╔══

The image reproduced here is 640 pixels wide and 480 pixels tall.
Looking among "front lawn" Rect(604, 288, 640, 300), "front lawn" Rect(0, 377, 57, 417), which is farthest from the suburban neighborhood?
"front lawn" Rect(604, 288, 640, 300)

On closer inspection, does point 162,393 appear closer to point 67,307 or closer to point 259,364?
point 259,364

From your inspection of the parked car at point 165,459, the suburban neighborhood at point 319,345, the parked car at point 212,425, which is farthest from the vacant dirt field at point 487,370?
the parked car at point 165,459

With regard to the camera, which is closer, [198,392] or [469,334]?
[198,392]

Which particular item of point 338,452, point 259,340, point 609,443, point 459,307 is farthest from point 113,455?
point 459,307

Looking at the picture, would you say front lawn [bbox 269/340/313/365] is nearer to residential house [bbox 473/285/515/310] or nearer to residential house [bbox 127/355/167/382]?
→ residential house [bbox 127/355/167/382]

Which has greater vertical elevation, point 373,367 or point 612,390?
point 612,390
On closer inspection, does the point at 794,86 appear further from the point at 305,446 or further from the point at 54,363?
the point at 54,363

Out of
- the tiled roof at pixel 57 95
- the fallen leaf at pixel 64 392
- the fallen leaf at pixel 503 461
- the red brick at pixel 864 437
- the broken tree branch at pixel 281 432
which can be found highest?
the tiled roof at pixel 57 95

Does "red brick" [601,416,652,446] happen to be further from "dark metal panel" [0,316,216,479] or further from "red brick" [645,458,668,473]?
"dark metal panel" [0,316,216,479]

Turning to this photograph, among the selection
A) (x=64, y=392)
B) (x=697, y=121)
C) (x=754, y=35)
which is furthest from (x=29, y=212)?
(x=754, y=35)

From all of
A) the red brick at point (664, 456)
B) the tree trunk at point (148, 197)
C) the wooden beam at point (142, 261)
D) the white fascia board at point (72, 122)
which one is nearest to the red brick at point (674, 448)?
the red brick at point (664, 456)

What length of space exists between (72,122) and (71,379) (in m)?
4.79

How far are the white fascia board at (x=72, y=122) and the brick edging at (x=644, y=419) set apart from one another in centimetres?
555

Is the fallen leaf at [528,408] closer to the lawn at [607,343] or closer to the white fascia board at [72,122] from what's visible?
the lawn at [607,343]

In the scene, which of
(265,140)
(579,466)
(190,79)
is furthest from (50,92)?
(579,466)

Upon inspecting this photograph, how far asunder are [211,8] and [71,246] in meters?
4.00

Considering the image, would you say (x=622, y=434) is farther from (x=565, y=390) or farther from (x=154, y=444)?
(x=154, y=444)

╚══

• **Exercise objective**: Copy out the part of the records that opens with the line containing "In the scene, which of" and runs through the end of the records, requests included, and add 117 to every coordinate and distance value in the answers.

• **Problem solution**:
In the scene, which of
(265,140)
(579,466)
(190,79)
is furthest from (50,92)?
(696,583)

Upon inspecting this photograph, how far asunder are [211,8] and [71,246] in meters?
121.00

Considering the image, would you say (x=622, y=434) is farther from (x=565, y=390) or farther from (x=154, y=444)?
(x=271, y=561)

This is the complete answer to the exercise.